Türkiye’den, İngiltere’den, Almanya’dan, Çin’den kendilerini arayanlar olduğunu söyleyen baba Barakat, Türk halkının ve Cumhurbaşkanı Recep Tayyip Erdoğan’ın cinayete tepkilerine de değindi: “Türkiye’ye birkaç yıl önce gittim. Her zaman Türk halkıyla çok iyi deneyimlerimiz oldu. Harika insanlar. Eşime, ‘yaşayabileceğimiz ideal yer’ diyorduk. Onların bize bu olaydaki desteği, Suriyeli sığınmacılara yardımı bizi çok etkiledi. Türkiye’de bir kliniğe oğlumun adını vermelerini televizyondan izledik. Çok dokundu bize, çok etkilendik. Müslüman Amerikalılar olarak minnettarız. Ne kadar teşekkür etsem azdır” diye konuştu. Nami Barakat ayrıca, New York’ta temaslarda bulunacak Başbakan Ahmet Davutoğlu ile görüşme imkanı olursa da bundan mutluluk duyacağını kaydetti.

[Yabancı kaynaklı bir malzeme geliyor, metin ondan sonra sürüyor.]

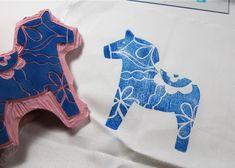 Dala Horse Block Printing christmas cards, blockprint, swedish dala, craft, dala hors, block prints, diy tutorial, scandinavian christmas, address stamps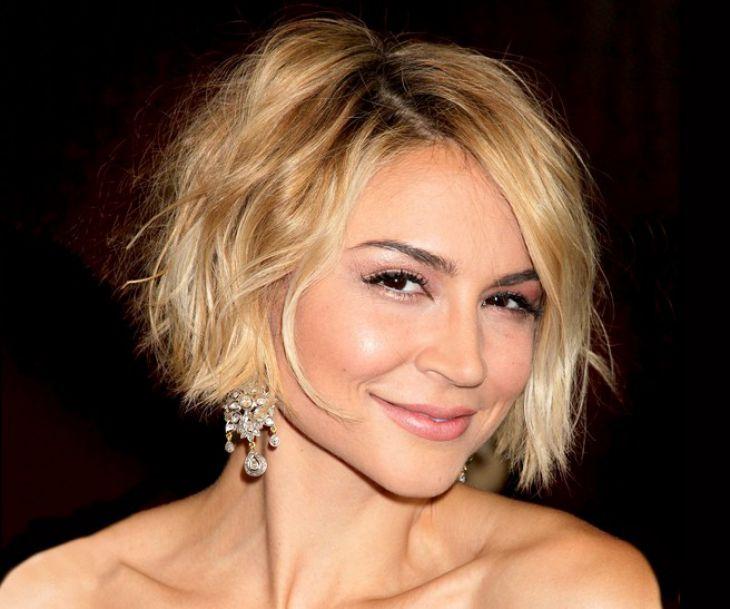https: img-z.okeinfo.net content 2018 09 24 194 1955024 ini-referensi-gaya-potongan-rambut-untuk-wanita-40-tahunan-agar-terlihat-awet-muda-NmTepPBDb7.jpg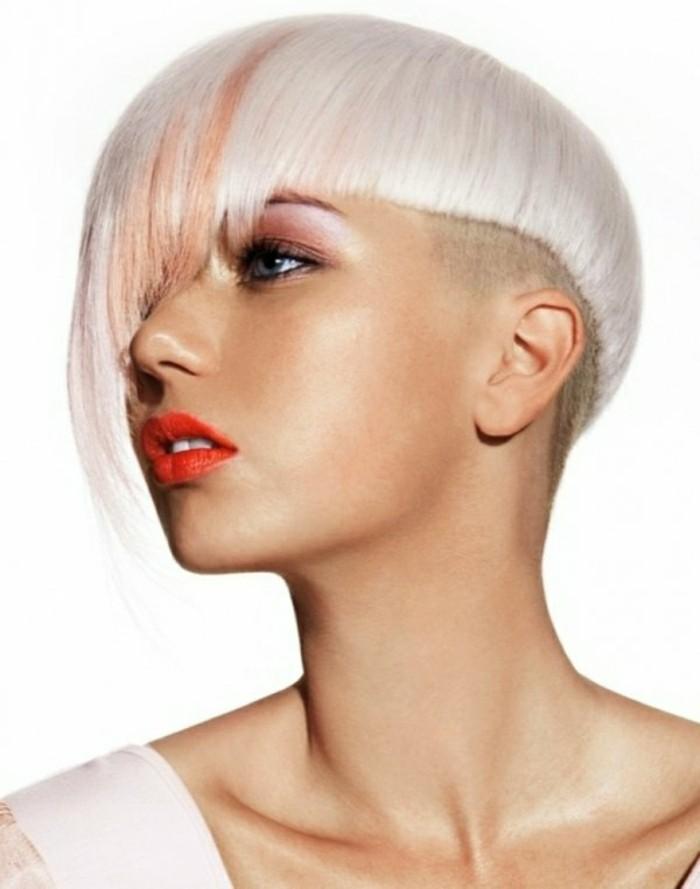 coupe-de-cheveux-courte-femme-blonde-coiffure-asymetrique-femme-aux-yeux-bleus-levres-rouges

Kardeş Faris Barakat, olayın başında ABD medyasının konuyu ele almakta geç kalmış ve olayın nefret suçu olarak tanımlanması konusunda tartışmalar yaşanmış olsa da o günden bu yana gerek yerel gerek federal hükümetin konuyla yakından ilgilendiğini söyledi. Barakat, “Konu için federal hükümetteki en iyi savcılardan biri atandı. Chapel Hill polis şefi, diğerleriyle birlikte geldi ve bunun park sorunuyla ilgili yansıtılmasından dolayı bizden özür diledi” ifadesini kullandı.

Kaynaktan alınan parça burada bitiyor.